* **Alıntı**:
■ ■ ■ ■ ■

İMRALI TUTANAKLARI 6


    
Sırrı Süreyya, Öcalan’a soruyor: “Sizin konumunuz ne olacak?”
Öcalan şu yanıtı veriyor: “Ne ev hapsi ne de af… Bunlara gerek kalmayacak. Herkes, hepimiz özgür olacağız. Şunu bilin ki bu hamlem komployu boşa çıkaracaktır. Ben komployu aşıyorum. Başarılı olursam, ne KCK tutuklusu kalır ne başkası. Bu olmazsa elli bin kişiyle halk savaşı olacak. Ölen ölecek, ben karışmıyorum. Yalnız herkes bilmeli ki: ne eskisi gibi yaşayacağız ne de eskisi savaşacağız. Kendime güveniyorum. Şunu iyi bilin devlet de ben de vazgeçemeyiz.”         
Bölücü başının yanıtında özgür kalacağının kararlılığı var. Ev hapsi ve affında dışında bir özgürlük ne olabilir? Bir tek şey olur. Bölücülerin yıllardan beri savaşını verdikleri Kürdistan olur. Kendi devletini kurunca ev hapsine de affa da gerek kalmaz. İmralı’dan çıkar tıpış tıpış BOP’la oluşacak 2.İsrail’in başına geçer. Demek ki bu konuda RTE ile APO arasında sağlam bir anlaşma var. Hem de ABD’nin güvencesinde…
“Hepimiz özgür olacağız.” sözüyle de bütün Kürtler kastedilmekte. AKP-PKK anlaşmasının ayrışmaya gitmekte olduğunu iki taraf da bilmekte. Çünkü her şey BOP gereğince bölünme planına uygun.

■ ■ ■ ■ ■

* **Veri Kayıtları**:
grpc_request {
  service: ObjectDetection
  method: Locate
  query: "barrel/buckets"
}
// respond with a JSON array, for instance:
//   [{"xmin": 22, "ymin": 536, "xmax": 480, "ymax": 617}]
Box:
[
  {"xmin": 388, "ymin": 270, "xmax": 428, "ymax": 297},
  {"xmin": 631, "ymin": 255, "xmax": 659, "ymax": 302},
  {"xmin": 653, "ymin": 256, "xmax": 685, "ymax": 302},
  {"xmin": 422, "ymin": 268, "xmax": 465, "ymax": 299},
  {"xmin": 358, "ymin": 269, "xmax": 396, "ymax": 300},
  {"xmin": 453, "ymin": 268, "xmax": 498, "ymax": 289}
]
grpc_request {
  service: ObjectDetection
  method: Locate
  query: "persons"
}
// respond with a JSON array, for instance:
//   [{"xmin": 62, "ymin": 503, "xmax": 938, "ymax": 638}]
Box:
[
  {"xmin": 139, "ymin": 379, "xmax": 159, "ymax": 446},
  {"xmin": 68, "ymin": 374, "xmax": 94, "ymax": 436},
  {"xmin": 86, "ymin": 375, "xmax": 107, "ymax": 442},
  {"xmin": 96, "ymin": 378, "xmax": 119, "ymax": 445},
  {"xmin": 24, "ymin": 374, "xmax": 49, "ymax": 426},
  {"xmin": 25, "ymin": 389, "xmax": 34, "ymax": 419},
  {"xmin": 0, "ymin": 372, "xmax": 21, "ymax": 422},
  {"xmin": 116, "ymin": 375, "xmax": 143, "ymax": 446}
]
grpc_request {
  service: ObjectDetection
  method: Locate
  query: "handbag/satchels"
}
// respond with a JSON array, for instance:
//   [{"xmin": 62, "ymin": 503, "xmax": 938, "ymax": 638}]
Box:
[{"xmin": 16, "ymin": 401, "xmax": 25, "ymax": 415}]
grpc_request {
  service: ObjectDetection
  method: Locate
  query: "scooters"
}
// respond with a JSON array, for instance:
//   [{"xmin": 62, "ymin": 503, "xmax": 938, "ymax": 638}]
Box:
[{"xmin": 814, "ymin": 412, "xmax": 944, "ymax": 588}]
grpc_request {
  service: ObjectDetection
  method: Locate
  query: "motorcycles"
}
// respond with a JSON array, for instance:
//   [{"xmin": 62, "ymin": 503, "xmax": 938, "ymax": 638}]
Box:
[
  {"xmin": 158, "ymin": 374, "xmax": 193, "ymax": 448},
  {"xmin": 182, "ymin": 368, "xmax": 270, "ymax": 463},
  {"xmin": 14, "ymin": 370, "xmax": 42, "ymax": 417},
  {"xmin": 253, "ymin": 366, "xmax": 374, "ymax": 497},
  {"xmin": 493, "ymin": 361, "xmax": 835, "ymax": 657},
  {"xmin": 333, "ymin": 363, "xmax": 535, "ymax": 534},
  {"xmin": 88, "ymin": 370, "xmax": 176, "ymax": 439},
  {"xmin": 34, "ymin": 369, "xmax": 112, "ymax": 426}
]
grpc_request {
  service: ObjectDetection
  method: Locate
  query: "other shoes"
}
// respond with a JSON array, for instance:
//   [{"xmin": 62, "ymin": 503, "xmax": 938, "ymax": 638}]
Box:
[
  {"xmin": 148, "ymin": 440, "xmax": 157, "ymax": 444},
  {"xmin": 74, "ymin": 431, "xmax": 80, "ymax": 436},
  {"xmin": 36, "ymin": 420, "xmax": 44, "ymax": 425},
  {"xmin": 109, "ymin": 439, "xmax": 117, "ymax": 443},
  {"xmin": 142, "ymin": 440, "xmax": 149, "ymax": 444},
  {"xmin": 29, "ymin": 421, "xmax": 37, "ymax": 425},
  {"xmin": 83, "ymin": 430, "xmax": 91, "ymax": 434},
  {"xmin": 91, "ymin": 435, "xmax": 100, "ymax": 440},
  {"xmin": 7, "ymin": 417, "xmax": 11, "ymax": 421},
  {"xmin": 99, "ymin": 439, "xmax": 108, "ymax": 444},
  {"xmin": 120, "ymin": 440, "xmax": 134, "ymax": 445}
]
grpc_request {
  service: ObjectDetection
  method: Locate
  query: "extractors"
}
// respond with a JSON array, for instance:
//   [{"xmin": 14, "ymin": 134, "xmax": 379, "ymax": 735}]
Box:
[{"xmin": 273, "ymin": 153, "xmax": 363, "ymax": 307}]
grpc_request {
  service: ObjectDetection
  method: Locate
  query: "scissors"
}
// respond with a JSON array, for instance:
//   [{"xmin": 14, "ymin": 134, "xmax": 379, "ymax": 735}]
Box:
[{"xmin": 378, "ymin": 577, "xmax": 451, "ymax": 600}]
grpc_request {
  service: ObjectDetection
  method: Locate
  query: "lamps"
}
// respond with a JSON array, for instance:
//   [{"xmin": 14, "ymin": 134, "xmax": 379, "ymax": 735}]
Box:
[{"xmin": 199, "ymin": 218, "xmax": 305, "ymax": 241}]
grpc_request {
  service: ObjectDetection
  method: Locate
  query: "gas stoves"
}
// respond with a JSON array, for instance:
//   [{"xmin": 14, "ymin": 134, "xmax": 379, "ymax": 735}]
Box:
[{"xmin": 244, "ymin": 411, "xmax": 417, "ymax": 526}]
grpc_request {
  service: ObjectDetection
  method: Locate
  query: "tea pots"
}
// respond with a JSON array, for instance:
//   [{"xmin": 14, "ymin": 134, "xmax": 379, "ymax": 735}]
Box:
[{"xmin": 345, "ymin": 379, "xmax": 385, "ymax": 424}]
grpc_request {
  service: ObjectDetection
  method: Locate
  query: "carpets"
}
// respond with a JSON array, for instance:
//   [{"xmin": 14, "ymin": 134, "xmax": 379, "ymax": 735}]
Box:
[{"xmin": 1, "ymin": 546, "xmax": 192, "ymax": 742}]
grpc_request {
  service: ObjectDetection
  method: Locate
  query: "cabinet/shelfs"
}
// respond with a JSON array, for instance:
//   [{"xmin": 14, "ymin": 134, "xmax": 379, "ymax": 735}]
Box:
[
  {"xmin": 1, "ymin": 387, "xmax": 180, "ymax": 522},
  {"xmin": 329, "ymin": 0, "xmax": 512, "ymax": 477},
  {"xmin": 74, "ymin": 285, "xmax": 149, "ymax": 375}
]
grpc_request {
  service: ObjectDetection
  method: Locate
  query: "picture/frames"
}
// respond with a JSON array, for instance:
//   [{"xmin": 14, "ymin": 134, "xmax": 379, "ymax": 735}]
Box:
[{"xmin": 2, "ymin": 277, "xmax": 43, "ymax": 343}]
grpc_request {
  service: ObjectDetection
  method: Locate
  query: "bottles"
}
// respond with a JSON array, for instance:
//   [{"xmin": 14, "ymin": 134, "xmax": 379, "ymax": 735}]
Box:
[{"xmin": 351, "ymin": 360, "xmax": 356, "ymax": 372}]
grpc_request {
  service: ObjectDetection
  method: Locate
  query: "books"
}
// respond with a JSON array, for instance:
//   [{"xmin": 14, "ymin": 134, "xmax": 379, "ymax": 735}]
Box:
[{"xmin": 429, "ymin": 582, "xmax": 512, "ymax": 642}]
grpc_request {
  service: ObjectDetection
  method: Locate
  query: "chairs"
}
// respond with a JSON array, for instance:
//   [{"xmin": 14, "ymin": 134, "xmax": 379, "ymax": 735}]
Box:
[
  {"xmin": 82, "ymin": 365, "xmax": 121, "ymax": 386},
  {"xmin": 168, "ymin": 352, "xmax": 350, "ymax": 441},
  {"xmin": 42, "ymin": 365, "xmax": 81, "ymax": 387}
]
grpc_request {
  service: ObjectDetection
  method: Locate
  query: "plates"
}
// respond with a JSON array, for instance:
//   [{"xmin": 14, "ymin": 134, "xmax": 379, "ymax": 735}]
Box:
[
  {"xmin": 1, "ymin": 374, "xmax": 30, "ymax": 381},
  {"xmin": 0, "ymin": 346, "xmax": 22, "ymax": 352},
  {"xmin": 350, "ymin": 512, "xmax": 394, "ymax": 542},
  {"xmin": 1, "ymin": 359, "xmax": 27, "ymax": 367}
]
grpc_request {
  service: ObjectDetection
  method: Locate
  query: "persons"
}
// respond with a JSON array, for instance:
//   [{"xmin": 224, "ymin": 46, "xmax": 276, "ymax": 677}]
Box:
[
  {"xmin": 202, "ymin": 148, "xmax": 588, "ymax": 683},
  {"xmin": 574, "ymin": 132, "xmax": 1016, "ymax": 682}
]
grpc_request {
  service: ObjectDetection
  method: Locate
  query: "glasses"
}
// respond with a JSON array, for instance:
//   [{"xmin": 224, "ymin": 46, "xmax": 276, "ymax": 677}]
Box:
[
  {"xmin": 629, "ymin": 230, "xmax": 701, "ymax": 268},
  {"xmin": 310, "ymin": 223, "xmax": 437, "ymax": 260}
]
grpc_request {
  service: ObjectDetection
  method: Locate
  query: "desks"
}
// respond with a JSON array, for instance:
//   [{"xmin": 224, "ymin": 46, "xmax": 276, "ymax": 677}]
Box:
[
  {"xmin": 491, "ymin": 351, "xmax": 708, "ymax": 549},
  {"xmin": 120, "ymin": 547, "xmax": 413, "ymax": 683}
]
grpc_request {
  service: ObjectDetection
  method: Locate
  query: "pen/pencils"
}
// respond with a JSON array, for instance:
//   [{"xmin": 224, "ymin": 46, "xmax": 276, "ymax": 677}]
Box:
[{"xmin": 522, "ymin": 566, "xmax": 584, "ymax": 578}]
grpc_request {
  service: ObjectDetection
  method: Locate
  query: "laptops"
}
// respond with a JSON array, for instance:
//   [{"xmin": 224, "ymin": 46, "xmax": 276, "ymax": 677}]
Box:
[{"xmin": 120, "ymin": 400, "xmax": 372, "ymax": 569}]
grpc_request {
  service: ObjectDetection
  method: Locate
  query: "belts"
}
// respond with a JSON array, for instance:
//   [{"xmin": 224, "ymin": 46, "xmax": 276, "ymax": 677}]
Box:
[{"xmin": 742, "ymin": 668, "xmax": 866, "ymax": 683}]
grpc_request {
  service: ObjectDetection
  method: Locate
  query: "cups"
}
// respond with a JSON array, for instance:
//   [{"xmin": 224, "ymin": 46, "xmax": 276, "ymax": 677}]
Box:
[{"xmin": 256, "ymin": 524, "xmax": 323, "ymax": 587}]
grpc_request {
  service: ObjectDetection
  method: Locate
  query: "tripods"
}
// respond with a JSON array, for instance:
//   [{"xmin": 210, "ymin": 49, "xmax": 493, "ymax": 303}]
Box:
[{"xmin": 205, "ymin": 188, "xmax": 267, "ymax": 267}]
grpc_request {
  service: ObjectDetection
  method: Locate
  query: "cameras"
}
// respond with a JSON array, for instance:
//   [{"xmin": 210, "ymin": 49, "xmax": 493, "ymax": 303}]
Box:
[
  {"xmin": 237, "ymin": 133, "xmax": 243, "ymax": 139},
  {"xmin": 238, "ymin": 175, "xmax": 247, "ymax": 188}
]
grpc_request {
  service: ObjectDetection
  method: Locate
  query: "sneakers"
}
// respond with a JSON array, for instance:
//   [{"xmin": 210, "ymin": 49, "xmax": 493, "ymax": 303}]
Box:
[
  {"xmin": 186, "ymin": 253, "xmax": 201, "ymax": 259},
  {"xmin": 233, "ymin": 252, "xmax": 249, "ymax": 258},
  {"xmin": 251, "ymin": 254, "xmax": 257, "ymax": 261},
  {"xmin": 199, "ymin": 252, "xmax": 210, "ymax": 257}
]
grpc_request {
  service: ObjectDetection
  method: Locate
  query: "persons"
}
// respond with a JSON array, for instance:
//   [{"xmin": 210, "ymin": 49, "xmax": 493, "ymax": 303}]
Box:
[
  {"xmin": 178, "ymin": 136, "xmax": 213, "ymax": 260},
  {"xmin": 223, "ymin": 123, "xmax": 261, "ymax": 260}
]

■ ■ ■ ■ ■

* **Çalışma Soruları**:
[1] Alıntıda geçen büyük harfli kısaltmaları, her birini bir kez yazarak ilk geçtikleri sırayla listeleyin.
[2] Alıntıya göre Öcalan, hamlesi olmazsa kaç kişiyle halk savaşı olacağını söylüyor?
Yalnızca alıntıdaki bilgilere dayanın.

* **Çıktılar**:
[1] KCK, BOP, RTE, APO, ABD, AKP, PKK

[2] Elli bin kişiyle.